◆ PAGE EXCERPT:
↓
8. REPRESENTATIONS AND WARRANTIES; DISCLAIMER.
8.1 Mutual Representations and Warranties. Each party represents, warrants and covenants that: (a) it has the full power and authority to enter into these Terms and to perform its obligations hereunder; and (b) its acceptance of and performance under these Terms shall not breach any oral or written agreement with any third party or any obligation owed by it to any third party to keep any information or materials in confidence or in trust.
↑
◆ Rows from a segmentation dataset:
↓
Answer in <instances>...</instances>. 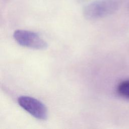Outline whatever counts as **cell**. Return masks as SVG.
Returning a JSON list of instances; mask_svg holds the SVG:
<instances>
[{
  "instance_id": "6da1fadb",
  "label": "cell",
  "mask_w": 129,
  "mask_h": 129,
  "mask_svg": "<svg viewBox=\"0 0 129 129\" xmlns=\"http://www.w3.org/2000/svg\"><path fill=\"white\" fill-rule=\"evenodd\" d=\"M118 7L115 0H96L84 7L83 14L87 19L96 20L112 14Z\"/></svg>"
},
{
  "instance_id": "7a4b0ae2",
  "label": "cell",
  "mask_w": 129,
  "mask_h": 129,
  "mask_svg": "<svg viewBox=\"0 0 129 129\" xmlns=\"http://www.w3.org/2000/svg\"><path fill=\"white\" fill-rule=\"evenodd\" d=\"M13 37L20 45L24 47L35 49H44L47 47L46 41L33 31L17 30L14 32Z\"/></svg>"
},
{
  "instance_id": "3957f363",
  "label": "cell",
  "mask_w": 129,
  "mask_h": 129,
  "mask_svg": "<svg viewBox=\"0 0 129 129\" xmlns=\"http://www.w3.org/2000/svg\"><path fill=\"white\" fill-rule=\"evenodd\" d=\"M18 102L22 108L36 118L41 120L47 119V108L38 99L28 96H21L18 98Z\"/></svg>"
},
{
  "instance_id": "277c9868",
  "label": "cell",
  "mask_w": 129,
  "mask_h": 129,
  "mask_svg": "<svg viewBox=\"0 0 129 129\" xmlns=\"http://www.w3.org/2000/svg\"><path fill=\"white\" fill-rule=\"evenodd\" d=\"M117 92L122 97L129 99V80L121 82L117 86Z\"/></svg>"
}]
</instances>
↑
◆ CHALLENGE A:
Identify each line of the records that contains the string "white", and copy those lines. Case counts.
◆ CHALLENGE B:
Please continue the section on representations and warranties from where it stops.

◆ ANSWER A:
  "mask_svg": "<svg viewBox=\"0 0 129 129\" xmlns=\"http://www.w3.org/2000/svg\"><path fill=\"white\" fill-rule=\"evenodd\" d=\"M118 7L115 0H96L84 7L83 14L87 19L96 20L112 14Z\"/></svg>"
  "mask_svg": "<svg viewBox=\"0 0 129 129\" xmlns=\"http://www.w3.org/2000/svg\"><path fill=\"white\" fill-rule=\"evenodd\" d=\"M13 37L20 45L24 47L35 49H44L47 47L46 41L33 31L17 30L14 32Z\"/></svg>"
  "mask_svg": "<svg viewBox=\"0 0 129 129\" xmlns=\"http://www.w3.org/2000/svg\"><path fill=\"white\" fill-rule=\"evenodd\" d=\"M18 102L22 108L36 118L41 120L47 119V108L38 99L28 96H21L18 98Z\"/></svg>"
  "mask_svg": "<svg viewBox=\"0 0 129 129\" xmlns=\"http://www.w3.org/2000/svg\"><path fill=\"white\" fill-rule=\"evenodd\" d=\"M117 92L122 97L129 99V80L121 82L117 86Z\"/></svg>"

◆ ANSWER B:
8.2 Disclaimer. EXCEPT FOR THE WARRANTIES SET FORTH IN THIS SECTION 8, THE CLOCKWORK UNIVERSE PLATFORM, SUPPORT SERVICES AND THIRD-PARTY OFFERINGS ARE PROVIDED ON AN AS-IS BASIS. USER’S USE OF THE CLOCKWORK UNIVERSE PLATFORM, SUPPORT SERVICES AND THIRD-PARTY OFFERINGS IS AT ITS OWN RISK. CLOCKWORK DOES NOT MAKE, AND HEREBY DISCLAIMS, ANY AND ALL OTHER EXPRESS, STATUTORY AND IMPLIED REPRESENTATIONS AND WARRANTIES, INCLUDING, BUT NOT LIMITED TO, WARRANTIES OF MERCHANTABILITY, FITNESS FOR A PARTICULAR PURPOSE, NON INFRINGEMENT AND TITLE, QUALITY , SUIT ABILITY , OPERABILITY , CONDITION, SYSTEM INTEGRATION, NON-INTERFERENCE, WORKMANSHIP, TRUTH, ACCURACY (OF DATA OR ANY OTHER INFORMATION OR CONTENT), ABSENCE OF DEFECTS, WHETHER LATENT OR PATENT, AND ANY WARRANTIES ARISING FROM A COURSE OF DEALING, USAGE, OR TRADE PRACTICE. THE EXPRESS WARRANTIES MADE BY CLOCKWORK IN SECTION 7 ARE FOR THE BENEFIT OF THE USER ONLY AND NOT FOR THE BENEFIT OF ANY THIRD PARTY . ANY SOFTWARE PROVIDED THROUGH THE CLOCKWORK UNIVERSE PLATFORM IS LICENSED AND NOT SOLD.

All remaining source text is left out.